I am not sure what to write. On the day when the Subways are mostly back, the bridges are mostly open, and life is returning to normal for most of us New Yorkers, Staten Island is still suffering and images of sunken roads, uprooted trees, and desperation are running through my mind. Yesterday some friends and I loaded up Frau (my black Passat) with socks, batteries, flashlights, garbage bags, bleach, and clothes and drove out to Staten Island. We have a friend who lives very close to the shore (near the Midland Beach area), who made it through the storm with little damage other than loss of power (which he and the rest of Midland Beach still do not have). Thankful that he made it through and acutely aware of all of the suffering around him, he called us and we all got together with a plan to bring supplies, and make some hot food to bring a little warmth to the Midland Beach Area.
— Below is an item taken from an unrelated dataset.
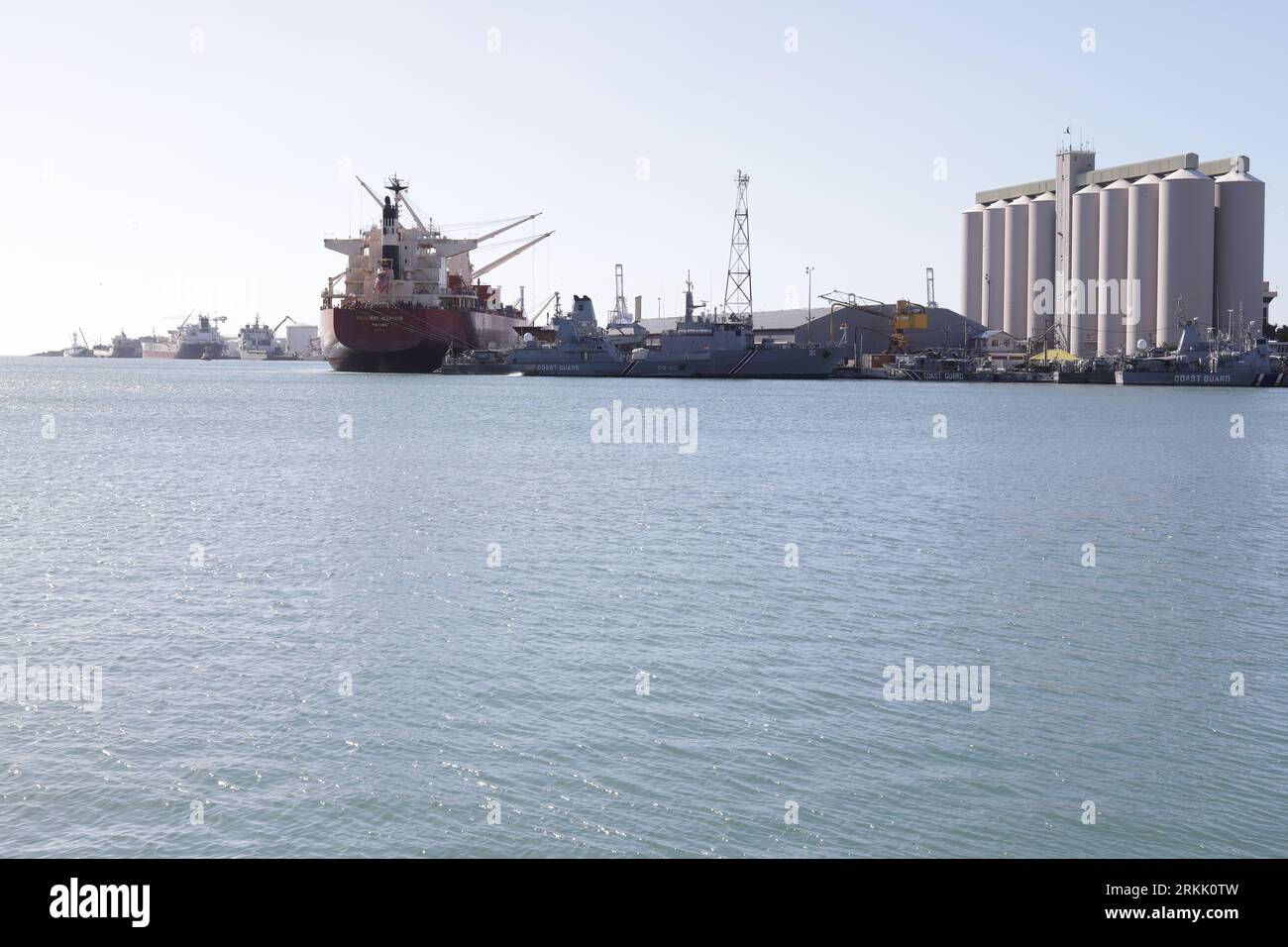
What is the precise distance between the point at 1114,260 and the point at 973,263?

Father Capodanno Blvd Emergency Help Station
Chili Stand at Father Capodanno Emergency Help Center courtesy of our friend Thor
Though we did our best to run from place to place with blankets and flashlights and water, we spent most of our time stuck in traffic and making our way around blocked roads and confused police officers that were wearily directing cars where the traffic lights were out. By 3:30pm it was COLD, and by 4pm when the sun started to recede we got a small glimpse of the bone chilling wind, the bitter cold, and the pitched black that had been the reality for Midland Beach residents for almost a week.
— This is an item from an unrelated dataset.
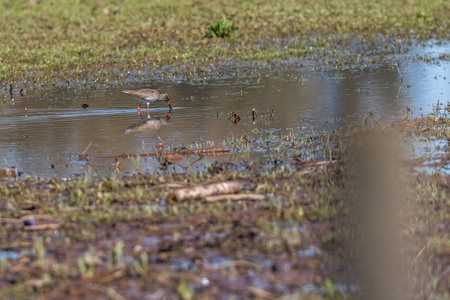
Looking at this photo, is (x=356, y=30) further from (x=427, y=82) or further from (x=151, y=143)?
(x=151, y=143)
I was not prepared. When you grow up on New York, you think the only reason school gets cancelled is because of a snow storm. Your parents don’t get flood insurance on your house. You don’t think you’ll ever see people from the same city you live in shoveling the entire water soaked contents of their homes out into the street because it was instantly turned into trash. I was not prepared to see telephone poles splintered in half, to see houses missing one of their four walls, to see more furniture on the street than in homes.
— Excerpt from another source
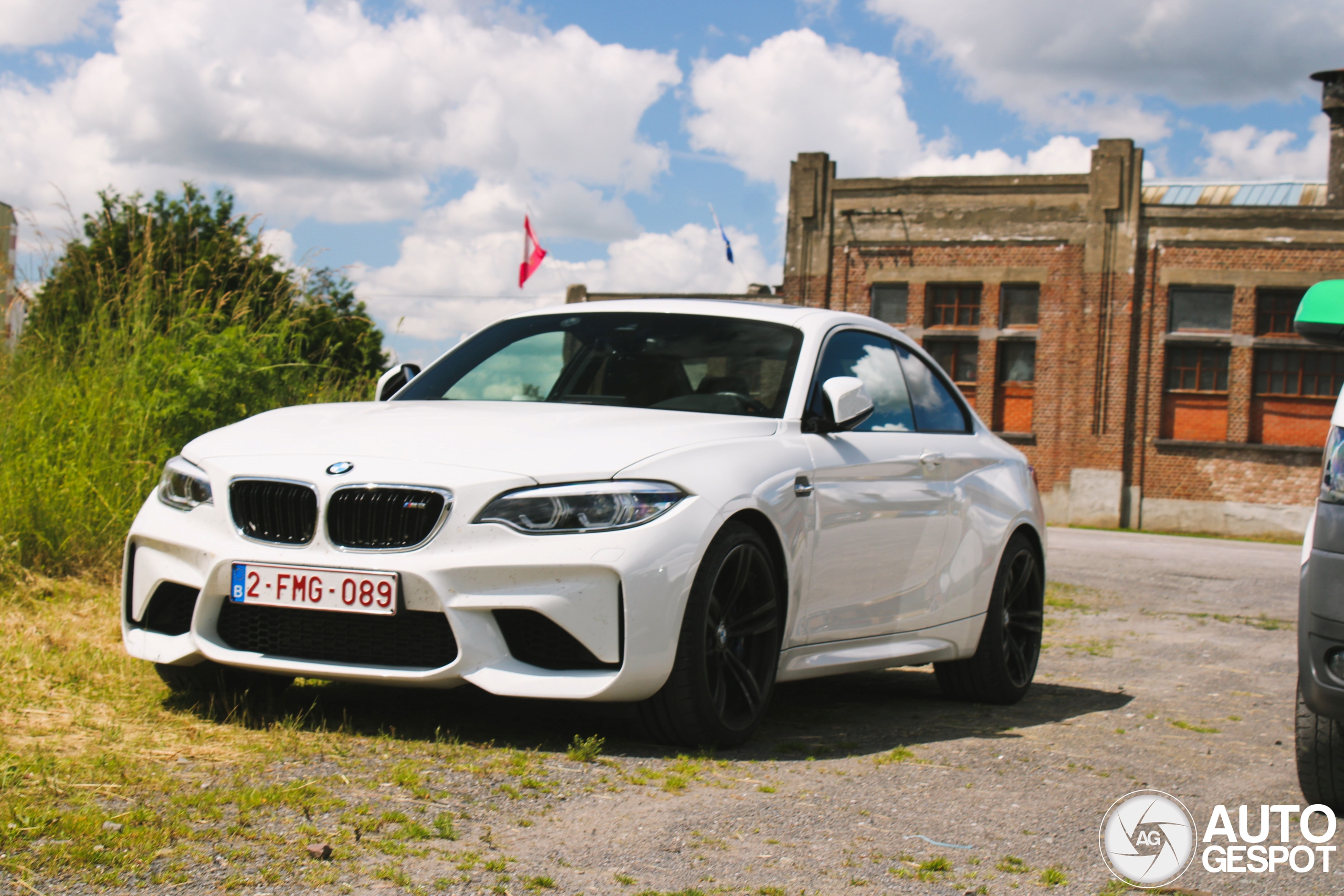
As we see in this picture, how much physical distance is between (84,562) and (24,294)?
2.26 m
Right now I am sitting in my living room, hammering away at my laptop keyboard with my SmartTV steaming my Pandora station of choice, and I feel guilt because I am warm, the water coming through my tap is safe to drink, and my life is normal. But life is not normal for people who are five and ten miles south of my front door, and they need all of the food, shelter, and assistance they can get. Had the storm hit hardest 10 miles North of where it did then life Harlem would not be normal. Harlem would be asking for help, and we would expect everyone else who calls him/herself a New Yorker to lend a hand. If you are reading this it means you most likely have power, and it means that you most likely have the means to help. Do so. HELP. In anyway that you can.